CoVe: Verify Factual Claims One By One
The travel assistant may write a smooth sentence:
West Lake will be sunny tomorrow afternoon, and the tea museum closes at 9 PM.
That sentence contains factual claims. Asking the same model to "check again" is weak. It may read its own answer and keep believing it.
CoVe is stricter: draft, extract verifiable claims, verify each claim, then revise from the verification results.
One Sentence
CoVe turns post-hoc confidence into claim extraction, independent verification, and revision, so factual errors can be caught.
What Breaks Without It
| Problem | What it looks like | Risk |
|---|---|---|
| Fluent answer | Sounds true | Facts may be wrong |
| Vague review | "Checked" | No evidence artifact |
| Citation drift | Has citations | Citation may not support the claim |
What This Pattern Changes
| Who | Owns |
|---|---|
| Draft model | Writes the initial answer |
| Claim extractor | Splits answer into verifiable claims |
| Verifier | Returns ok and evidence for each claim |
| Revising model | Removes or rewrites failed claims |
Verification should produce evidence, not vibes.
Walk Through One Trace
| Stage | Content | Result |
|---|---|---|
| Draft | Paris is the capital of France.
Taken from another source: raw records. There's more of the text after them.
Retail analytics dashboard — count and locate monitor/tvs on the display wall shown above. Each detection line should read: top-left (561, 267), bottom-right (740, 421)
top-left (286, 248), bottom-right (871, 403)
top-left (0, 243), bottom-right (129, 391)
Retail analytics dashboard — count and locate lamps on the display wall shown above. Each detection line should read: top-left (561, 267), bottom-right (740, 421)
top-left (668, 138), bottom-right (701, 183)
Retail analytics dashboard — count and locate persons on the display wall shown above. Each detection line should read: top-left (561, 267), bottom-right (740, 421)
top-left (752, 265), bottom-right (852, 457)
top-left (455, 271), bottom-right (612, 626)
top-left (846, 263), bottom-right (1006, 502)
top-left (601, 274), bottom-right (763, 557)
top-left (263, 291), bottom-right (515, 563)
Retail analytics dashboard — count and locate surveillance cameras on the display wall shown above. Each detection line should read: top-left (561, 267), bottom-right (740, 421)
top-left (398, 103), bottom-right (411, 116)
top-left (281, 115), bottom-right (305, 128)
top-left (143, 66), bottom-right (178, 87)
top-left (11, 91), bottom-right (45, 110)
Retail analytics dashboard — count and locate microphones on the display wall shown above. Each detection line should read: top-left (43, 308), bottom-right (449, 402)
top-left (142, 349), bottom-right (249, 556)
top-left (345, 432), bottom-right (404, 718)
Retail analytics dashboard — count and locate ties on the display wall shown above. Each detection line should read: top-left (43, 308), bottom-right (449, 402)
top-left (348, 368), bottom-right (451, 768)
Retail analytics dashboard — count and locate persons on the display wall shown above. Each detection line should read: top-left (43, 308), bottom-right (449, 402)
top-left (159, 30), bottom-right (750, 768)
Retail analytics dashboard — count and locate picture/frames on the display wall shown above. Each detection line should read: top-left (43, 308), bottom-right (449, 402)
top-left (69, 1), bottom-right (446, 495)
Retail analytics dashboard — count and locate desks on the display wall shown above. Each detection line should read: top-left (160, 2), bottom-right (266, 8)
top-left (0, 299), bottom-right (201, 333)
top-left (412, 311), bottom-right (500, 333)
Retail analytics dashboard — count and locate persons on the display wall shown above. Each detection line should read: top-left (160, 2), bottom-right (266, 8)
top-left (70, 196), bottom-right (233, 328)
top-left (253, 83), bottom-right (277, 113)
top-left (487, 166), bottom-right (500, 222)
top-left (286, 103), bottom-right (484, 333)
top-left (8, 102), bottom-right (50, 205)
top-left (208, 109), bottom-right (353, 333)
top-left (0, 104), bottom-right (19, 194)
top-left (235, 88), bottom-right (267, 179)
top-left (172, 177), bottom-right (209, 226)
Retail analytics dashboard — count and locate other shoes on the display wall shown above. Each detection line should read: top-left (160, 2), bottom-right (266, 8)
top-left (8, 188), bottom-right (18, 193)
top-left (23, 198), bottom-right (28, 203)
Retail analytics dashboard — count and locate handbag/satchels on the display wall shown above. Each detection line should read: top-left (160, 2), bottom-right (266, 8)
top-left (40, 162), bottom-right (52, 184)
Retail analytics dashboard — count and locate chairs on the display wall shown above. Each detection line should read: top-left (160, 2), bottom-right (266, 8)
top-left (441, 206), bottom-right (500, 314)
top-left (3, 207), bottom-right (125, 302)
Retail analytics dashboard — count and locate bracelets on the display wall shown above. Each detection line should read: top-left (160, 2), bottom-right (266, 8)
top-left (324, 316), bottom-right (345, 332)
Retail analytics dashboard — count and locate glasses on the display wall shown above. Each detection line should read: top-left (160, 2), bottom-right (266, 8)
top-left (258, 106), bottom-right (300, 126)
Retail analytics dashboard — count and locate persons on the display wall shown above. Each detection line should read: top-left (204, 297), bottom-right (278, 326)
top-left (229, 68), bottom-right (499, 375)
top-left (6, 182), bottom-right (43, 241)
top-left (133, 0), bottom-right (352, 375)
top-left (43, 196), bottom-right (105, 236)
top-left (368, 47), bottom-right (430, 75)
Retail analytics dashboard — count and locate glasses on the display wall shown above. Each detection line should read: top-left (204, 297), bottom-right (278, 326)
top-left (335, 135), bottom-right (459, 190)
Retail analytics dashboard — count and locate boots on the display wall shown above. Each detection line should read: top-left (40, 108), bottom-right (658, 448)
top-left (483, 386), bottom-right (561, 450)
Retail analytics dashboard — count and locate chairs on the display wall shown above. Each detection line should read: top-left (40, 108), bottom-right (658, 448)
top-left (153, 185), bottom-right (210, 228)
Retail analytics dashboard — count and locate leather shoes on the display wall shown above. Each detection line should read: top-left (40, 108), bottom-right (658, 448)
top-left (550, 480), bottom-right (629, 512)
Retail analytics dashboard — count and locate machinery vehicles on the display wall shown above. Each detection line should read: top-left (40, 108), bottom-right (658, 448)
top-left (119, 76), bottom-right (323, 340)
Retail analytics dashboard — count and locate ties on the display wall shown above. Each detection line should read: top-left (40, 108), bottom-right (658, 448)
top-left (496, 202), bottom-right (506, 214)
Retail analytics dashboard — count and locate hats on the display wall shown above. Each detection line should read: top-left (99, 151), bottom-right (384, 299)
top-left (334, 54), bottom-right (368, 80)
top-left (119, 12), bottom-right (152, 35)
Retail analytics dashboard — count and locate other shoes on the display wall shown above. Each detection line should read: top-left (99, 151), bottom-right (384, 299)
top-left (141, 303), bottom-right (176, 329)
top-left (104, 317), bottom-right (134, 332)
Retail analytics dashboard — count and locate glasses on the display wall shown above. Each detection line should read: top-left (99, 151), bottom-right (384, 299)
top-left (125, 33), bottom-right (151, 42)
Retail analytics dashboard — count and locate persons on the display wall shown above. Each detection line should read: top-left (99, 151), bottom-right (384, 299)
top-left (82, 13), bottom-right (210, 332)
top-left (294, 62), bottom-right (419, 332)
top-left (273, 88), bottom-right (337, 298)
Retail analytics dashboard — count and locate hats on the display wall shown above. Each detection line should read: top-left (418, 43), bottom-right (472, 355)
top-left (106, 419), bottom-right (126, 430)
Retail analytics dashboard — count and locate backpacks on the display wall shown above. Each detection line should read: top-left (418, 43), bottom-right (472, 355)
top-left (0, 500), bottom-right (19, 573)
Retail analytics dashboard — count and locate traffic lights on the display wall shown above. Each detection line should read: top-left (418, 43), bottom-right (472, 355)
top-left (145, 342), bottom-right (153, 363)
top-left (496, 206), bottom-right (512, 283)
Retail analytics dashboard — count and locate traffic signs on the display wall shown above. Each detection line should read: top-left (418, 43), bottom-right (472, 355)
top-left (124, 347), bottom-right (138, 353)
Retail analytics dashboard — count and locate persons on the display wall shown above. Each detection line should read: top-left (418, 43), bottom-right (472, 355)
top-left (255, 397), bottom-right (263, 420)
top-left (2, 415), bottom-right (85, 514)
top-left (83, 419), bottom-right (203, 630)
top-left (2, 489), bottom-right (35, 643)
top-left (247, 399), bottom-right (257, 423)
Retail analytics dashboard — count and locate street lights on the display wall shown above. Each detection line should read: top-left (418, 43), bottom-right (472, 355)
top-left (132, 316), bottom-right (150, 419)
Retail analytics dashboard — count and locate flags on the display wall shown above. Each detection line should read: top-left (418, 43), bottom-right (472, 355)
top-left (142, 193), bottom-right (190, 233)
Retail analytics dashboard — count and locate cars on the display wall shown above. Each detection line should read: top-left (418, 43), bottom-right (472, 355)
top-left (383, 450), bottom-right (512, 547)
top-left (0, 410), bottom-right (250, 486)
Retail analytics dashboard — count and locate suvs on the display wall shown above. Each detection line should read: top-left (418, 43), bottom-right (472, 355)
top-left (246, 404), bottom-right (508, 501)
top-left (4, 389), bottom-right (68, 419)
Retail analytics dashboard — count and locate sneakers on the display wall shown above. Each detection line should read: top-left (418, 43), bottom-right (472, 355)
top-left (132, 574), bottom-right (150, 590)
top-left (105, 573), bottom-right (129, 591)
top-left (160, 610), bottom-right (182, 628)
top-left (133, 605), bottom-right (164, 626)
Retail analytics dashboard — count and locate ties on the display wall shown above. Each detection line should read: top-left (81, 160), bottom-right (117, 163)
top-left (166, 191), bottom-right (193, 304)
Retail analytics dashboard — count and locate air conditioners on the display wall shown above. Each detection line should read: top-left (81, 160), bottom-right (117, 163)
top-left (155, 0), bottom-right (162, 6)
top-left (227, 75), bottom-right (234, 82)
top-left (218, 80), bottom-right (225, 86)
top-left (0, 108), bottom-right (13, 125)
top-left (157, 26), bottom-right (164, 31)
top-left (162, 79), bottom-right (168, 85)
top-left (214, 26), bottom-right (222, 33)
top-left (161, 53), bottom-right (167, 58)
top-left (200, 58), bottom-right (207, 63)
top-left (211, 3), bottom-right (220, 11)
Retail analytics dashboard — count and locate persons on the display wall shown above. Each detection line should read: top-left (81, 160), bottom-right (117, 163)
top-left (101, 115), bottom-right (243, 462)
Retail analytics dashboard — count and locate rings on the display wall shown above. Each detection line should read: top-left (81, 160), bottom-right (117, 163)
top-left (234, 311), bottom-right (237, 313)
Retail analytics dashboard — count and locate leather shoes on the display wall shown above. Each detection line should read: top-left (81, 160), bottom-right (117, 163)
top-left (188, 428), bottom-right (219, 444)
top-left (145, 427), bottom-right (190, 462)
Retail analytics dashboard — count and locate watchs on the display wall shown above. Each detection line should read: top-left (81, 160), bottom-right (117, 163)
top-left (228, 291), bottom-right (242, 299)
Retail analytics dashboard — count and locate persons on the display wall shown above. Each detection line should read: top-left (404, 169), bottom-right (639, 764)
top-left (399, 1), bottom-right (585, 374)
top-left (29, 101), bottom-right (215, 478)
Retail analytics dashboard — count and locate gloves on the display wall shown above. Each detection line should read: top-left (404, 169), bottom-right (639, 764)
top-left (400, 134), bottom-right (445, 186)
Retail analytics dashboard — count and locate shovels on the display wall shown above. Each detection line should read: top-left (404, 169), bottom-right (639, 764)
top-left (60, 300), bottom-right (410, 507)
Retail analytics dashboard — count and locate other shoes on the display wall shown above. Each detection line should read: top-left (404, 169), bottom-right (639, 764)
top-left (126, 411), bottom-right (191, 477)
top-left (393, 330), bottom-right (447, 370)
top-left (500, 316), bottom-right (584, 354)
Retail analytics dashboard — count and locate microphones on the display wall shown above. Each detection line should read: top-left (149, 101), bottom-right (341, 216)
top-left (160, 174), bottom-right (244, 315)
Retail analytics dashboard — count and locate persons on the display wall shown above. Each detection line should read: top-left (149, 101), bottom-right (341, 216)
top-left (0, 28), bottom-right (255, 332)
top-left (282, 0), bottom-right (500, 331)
Paris has 3 moons. |
One true, one false |
| Extract | ["Paris is the capital of France", "Paris has 3 moons"] |
Claim list |
| Verify | capital true, 3 moons unsupported | Failure marked |
| Revise | Paris is the capital of France. |
Bad claim removed |
Flow
flowchart TD
Q["Question"] --> D["Draft"]
D --> C["Extract claims"]
C --> V["Verify each claim"]
V --> R["Revise from evidence"]
R --> O["Final answer"]
Code Walk
The example verifier is deterministic:
def verify(claim: str) -> ClaimVerification:
if "capital of France" in claim:
return ClaimVerification(claim=claim, ok=True, evidence="widely known")
if "3 moons" in claim:
return ClaimVerification(claim=claim, ok=False, evidence="unsupported")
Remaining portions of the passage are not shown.